Kenyan E-Commerce Startup Sokowatch Raises $14M, Eyes Expansion

Sokowatch, a Kenyan based B2B commerce startup that connects informal retailers directly to local and multinational suppliers, has just raised $14m in a Series A round.

The Series A funding round was led by Quona Capital, with Vertex Ventures, 4DX Ventures, Timon Capital, Amplo, and Breyer Capital, also participating in Sokowatch’s USD 14 Mn round which follows a USD 2 Mn seed round recorded in 2018.

According to the CEO – Daniel Yu, Sokowatch plans to broaden its client services — from working-capital to data-analytics — and target new African markets with its Series A funding.

How Sokowatch is Reinventing Informal Retail Across Africa

Sokowatch Connects Street Hawkers With Big Corporations

Launched in 2016, Sokowatch has created a digital platform that connects merchants directly to local and multinational suppliers — including big brands like Proctor and Gamble (P&G) and Unilever.

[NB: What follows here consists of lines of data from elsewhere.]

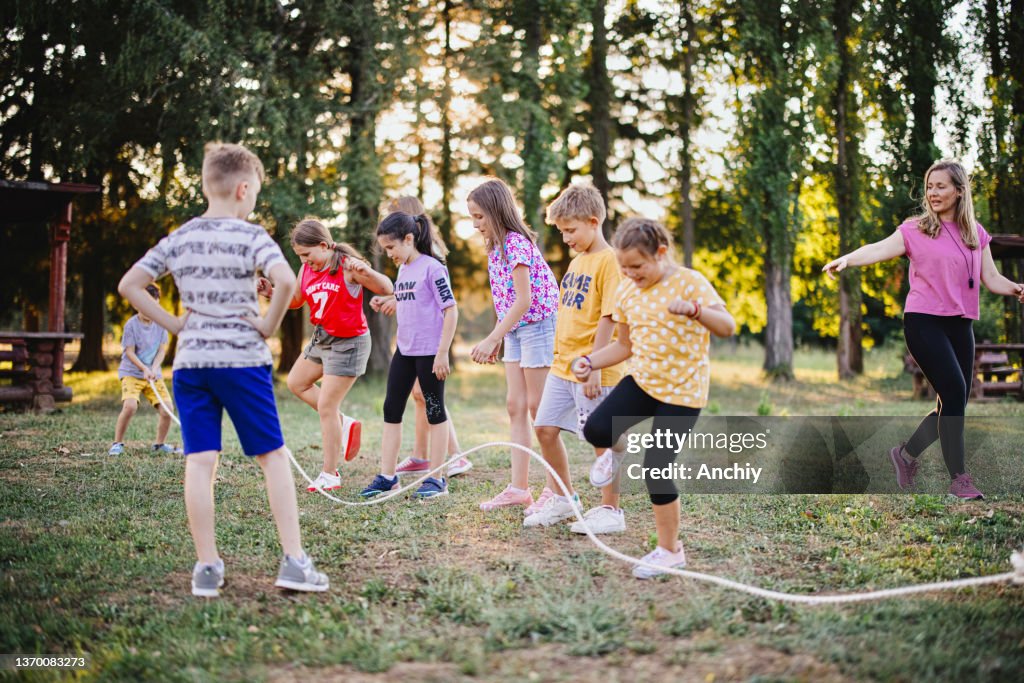 Jump Rope Students School Children Jumping Rope In A Summer Camp High-Res Stock Photo ...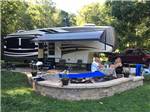 People sitting in a patio area at an RV site at AUSTIN LAKE RV PARK & CABINS - thumbnail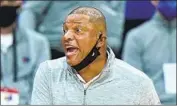  ?? Matt Slocum Associated Press ?? DOC RIVERS became coach of talented Philadelph­ia just days after parting ways with the Clippers.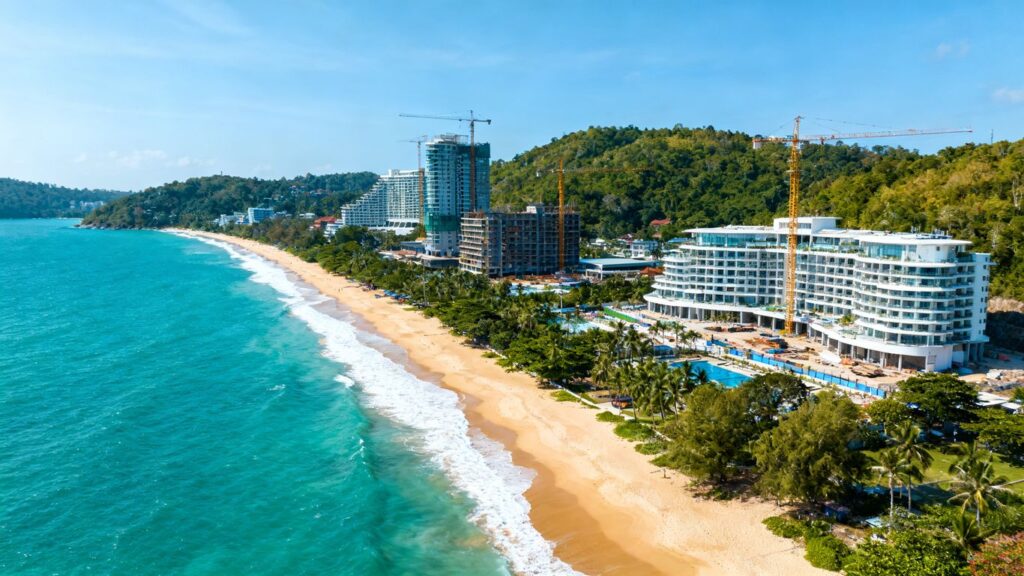 Phuket coastline with beaches, resorts, and construction.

The platform also digitises every aspect of orders, payments, and delivery-logistics.

In 2018, Sokowatch raised a $2 million seed round, and has since expanded its operations within Kenya and into Rwanda, Tanzania and Uganda.

Sokowatch also offers retailers an app to order products from its partner suppliers and maintains a fleet of vehicles, primarily three-wheelers, also known as “tuk-tuks,” for delivery.

“We handle all of our last-mile logistics exclusively ourselves,” Yu told TechCrunch.

Sokowatch App

The startup is also generating additional enterprise services. “As part of the product, we are developing other tools for merchants to directly manage other aspects of their business, especially when it comes to inventory and overall sales,” said Yu.

The data analytics Sokowatch creates for clients is also opening up working-capital solutions.

“We’ve been able to use that data to offer in-kind credit lines to many shops that can’t gain it from banks,” said Yu.

Sokowatch: Digitising Africa’s informal B2B supply-chain

Sokowatch is looking to change the narrative of many local merchants in Africa sacrificing capital and incurring opportunity costs due to an inefficient supply chain.

According to Yu, the startup now serves over 15,000 small retailers across its operating areas while claiming to save merchants up to 20 percent on supply-chain costs.

While Sokowatch remains tight-lipped over which Sub-Saharan African countries it is considering for expansion at this time, the CEO did hint at using the advantages of its platform to offer third-party logistics services or selling directly to online consumers in Africa someday.

With this investment, the startup has joined what could be considered a growing list of African B2B commerce and logistics startups that have roped-in significant funds in the last six months.

Since August 2019, Nigeria’s Kobo360 and a trio of Kenya-based startups, including Lori Systems, Twiga, and Sendy, have raised no less than USD 100 Mn between them while eyeing westward expansion on the African continent.